Normally when people say they’re going to “make an example of” someone they mean to criticize and shame them for crossing some boundary. It’s rare for somebody to be held up as an example for something positive.
But that’s my intention in writing about my own experiences and interacting with people in “real life”: I am open about who and what I am because I want people to look at me and see that I’m not some scary threat to their way of life. To put a human face to the labels of autistic and transsexual. To be seen as a person first so that when these people encounter others they have a little understanding and do not see them as being so very different from themselves.

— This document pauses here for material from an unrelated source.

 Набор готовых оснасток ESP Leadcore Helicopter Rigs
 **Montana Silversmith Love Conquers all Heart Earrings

I’m not pushing myself in anyone’s face: that’s not my style. I live a fairly normal life, I do fairly normal things. I don’t stand up and preach: I just do what I do. Sleep, work, watch TV, read books, blog and tweet. And that is why I see myself as an example: for all my differences — which are what make me a unique individual — I have things in common with pretty much all of the various people I meet. I guess it’s a consequence of being of the same species on the same planet.

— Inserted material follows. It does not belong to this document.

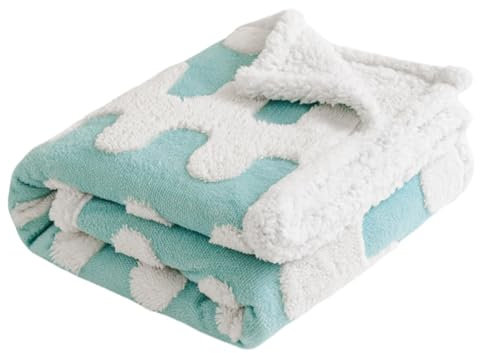 BESTORI wasserdichte Hundedecke Weich Katzendecke Haustier Decke für Hund Katzen beidseitiger Sofaschutz Waschbar Kuscheldecke für Autositz Couch Bett, Blau 02, 145x216cm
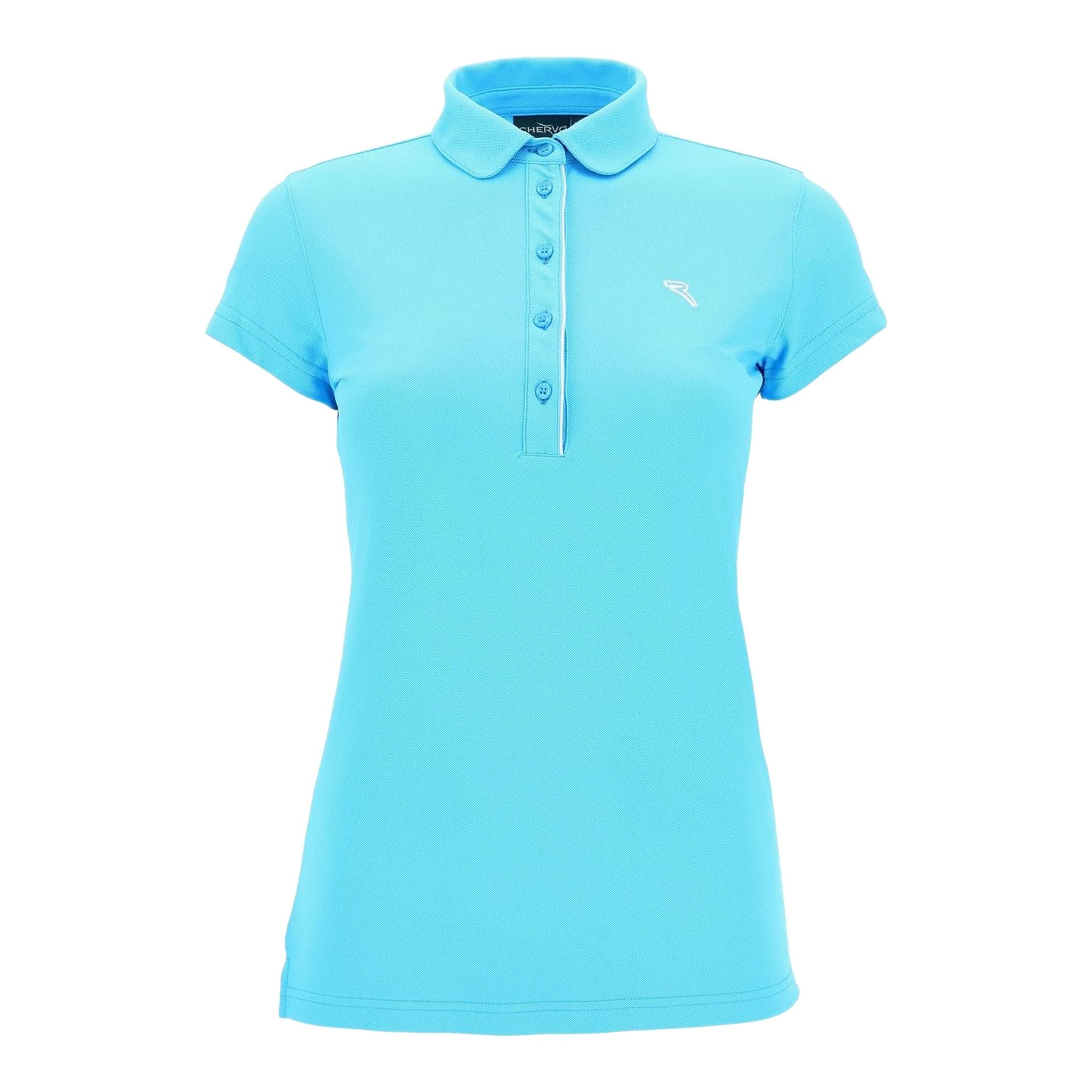 Chervo W Affen SS Polo Hellblau Damen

Seeing the person rather than just some label — gay, black, Christian, old — requires that there is some level of engagement. Some aspect that includes rather than excludes. Something that shifts the balance from being one of them towards being one of us. It’s easy to fall prey to common prejudices based on media-reinforced stereotypes — the man-hating feminist, the racist white skinhead, the Muslim suicide bomber — and to see anyone who appears to match the description as a living instance of the stereotype. As a threat. As other.
Breaking those habits of thought associated with stereotypes can be done. What it takes is counter-examples: people who take ownership of the labels and associate them with positives. I’m just one person; I don’t claim to represent all autistics or all trans* people. I don’t need to: of the people who know me, many of them accept me for who I am. By accepting me they accept my autism and my gender. I hope that this helps open their minds to others who are autistic or trans*.
That is why I am determined to make an example of myself. To be a living, breathing demonstration that we are people, and not some strange, alien species of freaks which is how some segments of the media still sensationally portray us.